Site content crawling remotely
When using WebSphere Commerce search, you must
consider additional factors when building the search index for unstructured
content when running the site content crawler remotely.
When deploying WebSphere Commerce search remotely and
setting up the search index on both machines:
- The droidConfig.xml and filters.txt files are copied to the Solr home directory on the remote search server. These files are required on the WebSphere Commerce machine. Therefore, you must copy the files to your WebSphere Commerce machine for use.
- The base path in the SRCHCONFEXT table points to the store directory on the WebSphere Commerce machine.

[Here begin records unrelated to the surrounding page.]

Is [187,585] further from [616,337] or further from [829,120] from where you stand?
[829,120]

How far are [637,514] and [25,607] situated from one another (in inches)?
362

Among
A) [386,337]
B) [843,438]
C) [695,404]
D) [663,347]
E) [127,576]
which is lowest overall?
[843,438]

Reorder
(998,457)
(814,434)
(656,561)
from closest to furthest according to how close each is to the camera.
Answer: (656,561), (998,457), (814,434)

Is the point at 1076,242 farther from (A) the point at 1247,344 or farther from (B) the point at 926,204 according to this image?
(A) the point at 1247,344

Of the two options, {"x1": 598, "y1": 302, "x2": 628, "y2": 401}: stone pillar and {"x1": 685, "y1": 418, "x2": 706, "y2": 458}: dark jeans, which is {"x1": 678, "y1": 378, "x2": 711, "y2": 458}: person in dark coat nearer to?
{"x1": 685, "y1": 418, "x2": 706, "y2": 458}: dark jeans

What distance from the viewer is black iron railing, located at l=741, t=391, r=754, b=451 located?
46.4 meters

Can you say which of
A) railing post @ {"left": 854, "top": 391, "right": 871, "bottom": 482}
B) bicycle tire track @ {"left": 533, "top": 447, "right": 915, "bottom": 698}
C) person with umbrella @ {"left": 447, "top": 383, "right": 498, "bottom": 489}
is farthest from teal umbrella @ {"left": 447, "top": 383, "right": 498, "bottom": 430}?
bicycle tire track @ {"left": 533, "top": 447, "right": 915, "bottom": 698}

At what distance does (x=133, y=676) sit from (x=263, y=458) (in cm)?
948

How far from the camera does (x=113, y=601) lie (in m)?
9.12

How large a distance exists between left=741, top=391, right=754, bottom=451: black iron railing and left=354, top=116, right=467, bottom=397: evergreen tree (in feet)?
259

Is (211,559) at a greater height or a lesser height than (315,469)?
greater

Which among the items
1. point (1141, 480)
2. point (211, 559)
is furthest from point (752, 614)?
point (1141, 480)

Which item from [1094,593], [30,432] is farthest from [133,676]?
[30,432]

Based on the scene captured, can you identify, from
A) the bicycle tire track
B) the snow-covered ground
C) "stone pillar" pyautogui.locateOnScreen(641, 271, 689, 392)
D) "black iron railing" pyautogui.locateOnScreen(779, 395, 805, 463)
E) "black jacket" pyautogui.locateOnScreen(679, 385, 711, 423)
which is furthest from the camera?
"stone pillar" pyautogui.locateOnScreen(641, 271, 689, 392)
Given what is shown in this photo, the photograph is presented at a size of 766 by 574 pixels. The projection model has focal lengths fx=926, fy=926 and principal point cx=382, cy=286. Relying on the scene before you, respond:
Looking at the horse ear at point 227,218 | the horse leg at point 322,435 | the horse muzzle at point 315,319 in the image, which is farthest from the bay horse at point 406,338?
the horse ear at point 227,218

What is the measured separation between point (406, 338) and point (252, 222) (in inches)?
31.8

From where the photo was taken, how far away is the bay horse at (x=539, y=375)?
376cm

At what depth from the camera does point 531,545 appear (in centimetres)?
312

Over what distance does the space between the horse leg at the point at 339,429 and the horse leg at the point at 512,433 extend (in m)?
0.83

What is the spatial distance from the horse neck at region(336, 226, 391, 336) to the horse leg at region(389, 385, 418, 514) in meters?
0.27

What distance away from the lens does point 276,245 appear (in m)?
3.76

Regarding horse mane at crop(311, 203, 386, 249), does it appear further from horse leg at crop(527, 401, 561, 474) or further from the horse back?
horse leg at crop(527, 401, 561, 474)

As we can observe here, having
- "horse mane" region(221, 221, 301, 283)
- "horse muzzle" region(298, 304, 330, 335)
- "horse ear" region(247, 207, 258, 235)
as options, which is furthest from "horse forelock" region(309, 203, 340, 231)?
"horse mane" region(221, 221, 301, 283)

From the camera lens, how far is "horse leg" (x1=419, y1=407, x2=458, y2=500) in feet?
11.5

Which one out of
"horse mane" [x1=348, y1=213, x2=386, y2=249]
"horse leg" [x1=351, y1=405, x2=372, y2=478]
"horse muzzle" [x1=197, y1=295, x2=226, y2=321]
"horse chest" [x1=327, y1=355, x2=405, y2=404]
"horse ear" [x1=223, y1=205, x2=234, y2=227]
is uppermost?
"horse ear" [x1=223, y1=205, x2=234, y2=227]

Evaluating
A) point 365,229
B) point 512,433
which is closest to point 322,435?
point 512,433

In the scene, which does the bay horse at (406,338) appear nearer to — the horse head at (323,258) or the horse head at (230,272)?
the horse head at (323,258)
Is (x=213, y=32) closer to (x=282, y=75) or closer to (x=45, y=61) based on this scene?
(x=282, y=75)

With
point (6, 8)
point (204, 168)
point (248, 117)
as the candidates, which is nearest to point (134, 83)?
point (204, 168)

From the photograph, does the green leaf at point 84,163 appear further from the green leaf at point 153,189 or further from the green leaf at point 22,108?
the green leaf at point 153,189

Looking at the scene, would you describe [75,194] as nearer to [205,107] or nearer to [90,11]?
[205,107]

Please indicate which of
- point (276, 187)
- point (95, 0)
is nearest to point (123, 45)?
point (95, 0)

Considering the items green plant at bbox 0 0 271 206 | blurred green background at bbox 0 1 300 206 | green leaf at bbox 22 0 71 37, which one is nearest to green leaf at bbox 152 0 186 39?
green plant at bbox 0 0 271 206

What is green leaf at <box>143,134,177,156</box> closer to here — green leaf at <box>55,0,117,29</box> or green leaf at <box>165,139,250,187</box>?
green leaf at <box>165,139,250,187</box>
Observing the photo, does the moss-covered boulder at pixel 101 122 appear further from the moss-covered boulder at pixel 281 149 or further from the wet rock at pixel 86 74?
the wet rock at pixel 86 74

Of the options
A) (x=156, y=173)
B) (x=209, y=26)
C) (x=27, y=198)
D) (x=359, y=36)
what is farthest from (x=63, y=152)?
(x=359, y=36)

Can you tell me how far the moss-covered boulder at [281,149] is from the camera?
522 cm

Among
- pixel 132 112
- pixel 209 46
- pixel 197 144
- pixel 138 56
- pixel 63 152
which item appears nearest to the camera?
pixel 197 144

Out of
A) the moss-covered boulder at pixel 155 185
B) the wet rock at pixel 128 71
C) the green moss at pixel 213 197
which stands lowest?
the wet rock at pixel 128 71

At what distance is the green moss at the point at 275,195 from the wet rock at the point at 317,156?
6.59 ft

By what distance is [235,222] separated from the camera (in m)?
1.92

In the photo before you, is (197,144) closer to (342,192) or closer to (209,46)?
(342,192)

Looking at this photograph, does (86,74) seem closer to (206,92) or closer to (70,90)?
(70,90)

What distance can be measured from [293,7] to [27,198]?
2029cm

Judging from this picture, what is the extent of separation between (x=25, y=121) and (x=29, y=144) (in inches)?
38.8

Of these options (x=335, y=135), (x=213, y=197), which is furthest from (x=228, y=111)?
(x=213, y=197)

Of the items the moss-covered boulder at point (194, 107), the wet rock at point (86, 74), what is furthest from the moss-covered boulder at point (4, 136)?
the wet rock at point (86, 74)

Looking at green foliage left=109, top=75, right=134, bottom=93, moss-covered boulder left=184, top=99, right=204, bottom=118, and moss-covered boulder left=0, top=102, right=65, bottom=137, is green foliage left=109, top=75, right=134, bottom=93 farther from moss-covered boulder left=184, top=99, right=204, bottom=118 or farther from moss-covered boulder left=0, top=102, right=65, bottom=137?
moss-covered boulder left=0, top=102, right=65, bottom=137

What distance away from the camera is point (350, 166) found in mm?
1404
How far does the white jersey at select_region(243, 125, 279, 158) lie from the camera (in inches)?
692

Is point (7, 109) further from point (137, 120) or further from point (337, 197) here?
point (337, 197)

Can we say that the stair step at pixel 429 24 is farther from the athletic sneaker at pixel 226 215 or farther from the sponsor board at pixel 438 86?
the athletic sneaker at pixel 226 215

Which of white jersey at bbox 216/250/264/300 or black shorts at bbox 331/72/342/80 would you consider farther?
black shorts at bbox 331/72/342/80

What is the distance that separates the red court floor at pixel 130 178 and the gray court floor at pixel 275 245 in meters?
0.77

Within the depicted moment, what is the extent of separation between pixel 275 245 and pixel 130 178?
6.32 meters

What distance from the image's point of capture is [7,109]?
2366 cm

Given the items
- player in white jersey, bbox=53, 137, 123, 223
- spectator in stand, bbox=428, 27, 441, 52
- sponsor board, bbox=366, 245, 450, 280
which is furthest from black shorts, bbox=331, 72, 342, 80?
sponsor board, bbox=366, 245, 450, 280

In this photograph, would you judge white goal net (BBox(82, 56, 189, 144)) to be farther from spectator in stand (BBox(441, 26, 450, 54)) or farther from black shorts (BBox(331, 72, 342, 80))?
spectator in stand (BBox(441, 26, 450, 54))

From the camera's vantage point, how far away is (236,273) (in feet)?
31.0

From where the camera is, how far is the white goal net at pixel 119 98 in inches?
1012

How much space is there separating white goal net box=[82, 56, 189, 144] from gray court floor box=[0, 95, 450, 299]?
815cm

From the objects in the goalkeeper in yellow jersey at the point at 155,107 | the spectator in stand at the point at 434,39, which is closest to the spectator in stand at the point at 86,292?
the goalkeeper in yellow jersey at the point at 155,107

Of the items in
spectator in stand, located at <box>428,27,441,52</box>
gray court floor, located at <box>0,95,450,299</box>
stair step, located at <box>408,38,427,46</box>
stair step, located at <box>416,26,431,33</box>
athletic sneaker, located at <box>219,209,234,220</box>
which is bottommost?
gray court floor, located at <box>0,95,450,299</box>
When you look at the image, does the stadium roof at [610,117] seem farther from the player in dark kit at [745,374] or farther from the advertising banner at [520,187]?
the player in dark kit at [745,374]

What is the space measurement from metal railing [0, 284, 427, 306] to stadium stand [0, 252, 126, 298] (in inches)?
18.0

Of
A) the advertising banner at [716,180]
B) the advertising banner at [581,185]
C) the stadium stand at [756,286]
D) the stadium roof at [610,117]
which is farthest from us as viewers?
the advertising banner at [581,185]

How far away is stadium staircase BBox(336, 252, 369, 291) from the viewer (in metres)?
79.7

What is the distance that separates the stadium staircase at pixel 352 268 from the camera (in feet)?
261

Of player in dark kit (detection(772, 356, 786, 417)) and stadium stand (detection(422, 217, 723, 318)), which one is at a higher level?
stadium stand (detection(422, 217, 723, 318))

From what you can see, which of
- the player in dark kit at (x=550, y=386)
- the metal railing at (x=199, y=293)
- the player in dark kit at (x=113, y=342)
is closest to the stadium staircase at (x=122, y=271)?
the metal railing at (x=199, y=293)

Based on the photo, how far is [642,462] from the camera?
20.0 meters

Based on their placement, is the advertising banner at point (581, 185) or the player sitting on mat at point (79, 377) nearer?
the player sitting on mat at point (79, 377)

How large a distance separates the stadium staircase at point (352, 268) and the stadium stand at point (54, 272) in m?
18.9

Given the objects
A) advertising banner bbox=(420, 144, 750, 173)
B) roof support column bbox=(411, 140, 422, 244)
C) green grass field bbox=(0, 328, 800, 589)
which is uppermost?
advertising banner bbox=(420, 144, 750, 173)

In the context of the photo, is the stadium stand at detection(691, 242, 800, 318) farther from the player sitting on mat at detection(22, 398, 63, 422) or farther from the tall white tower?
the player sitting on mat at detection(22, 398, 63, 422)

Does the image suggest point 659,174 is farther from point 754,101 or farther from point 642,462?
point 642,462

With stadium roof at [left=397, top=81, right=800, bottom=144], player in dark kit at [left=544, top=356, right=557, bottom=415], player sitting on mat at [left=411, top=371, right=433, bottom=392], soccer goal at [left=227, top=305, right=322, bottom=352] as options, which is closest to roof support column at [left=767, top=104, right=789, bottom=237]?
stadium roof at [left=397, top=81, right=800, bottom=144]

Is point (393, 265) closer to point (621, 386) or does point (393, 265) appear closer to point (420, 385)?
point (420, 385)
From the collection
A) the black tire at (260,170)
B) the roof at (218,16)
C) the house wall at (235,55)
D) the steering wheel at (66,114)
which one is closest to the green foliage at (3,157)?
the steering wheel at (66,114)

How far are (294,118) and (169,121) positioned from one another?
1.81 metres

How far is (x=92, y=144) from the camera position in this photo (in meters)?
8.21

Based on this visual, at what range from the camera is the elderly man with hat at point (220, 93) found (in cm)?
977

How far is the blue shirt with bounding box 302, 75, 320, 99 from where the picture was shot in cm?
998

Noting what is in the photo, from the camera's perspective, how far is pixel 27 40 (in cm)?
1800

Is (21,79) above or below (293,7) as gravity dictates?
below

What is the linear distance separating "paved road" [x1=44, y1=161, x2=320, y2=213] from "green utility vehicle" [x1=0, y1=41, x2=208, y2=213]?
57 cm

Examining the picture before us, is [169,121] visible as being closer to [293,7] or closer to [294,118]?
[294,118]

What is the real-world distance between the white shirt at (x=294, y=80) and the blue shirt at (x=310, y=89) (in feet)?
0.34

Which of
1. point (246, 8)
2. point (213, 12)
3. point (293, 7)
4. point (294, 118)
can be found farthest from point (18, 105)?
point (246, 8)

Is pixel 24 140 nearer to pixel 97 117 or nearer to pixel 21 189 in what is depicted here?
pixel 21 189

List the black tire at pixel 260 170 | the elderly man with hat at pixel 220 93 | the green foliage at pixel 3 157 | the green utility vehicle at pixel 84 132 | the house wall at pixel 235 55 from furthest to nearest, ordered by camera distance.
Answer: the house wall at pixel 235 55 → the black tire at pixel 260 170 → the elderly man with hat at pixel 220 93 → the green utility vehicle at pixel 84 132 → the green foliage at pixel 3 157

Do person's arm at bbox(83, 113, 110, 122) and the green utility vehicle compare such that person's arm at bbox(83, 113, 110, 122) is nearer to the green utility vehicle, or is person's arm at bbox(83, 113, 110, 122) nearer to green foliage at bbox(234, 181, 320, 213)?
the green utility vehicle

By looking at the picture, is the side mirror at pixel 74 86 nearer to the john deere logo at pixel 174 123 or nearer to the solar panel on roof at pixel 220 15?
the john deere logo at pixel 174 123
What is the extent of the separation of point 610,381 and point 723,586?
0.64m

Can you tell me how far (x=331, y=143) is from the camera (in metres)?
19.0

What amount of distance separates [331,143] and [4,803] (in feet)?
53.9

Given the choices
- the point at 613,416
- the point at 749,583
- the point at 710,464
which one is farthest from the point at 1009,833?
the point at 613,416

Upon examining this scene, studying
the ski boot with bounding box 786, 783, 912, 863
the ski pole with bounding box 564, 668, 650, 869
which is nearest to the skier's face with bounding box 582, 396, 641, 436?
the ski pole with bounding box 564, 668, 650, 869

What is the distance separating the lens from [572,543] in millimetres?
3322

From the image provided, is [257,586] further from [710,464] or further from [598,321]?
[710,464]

When running the build index utility, the WebContent is
not built because the manifest.txt file is not found at the specified
path from the remote machine:
- On the remote machine, create a mapped network drive to the root directory on the WebSphere Commerce machine. For example, mapping the entire C:\ of the WebSphere Commerce machine to Z:\ on the remote machine.
- Update the base path to point to the mapped drive. For example, in the above mapping, change BasePath=C:\rest_of_base_path to BasePath=Z:\rest_of_base_path.
- Run the build index utility and the WebContent index is built successfully.
When running the crawler:
- Run the crawler on the WebSphere Commerce machine, updating the database but not automatically indexing. This results in updating the database with a location of C:\, instead of the mapped drive. You must update the database to use the mapped Z:\ instead.
- Run the crawler on the WebSphere Commerce machine without updating the database, but with automatic indexing. This results in building the index, with the latest manifest.txt stored either locally or on the mapped drive.
Additional notes when working with the crawler:
- The basePath parameter is passed to the di-buildindex utility in WebSphere Commerce Developer. Runtime can read the value from the SRCHCONFEXT table.
- The basePath value is initially set into the SRCHCONFEXT table by the setupSearchIndex utility, relative to the WebSphere Commerce server.
- The basePath value is updated every time the crawler is run, only if the database information is passed to the crawler utility
- In remote configurations, the manifest.txt file and the generated files must be mounted to the remote search server, and the basePath updated to match the new network drive.
- If automatic indexing is enabled in the droidConfig.xml file, data can be indexed directly without looking up the basePath parameter from the database.
- The crawler is a WebSphere Commerce utility. Therefore it must be run on the WebSphere Commerce server.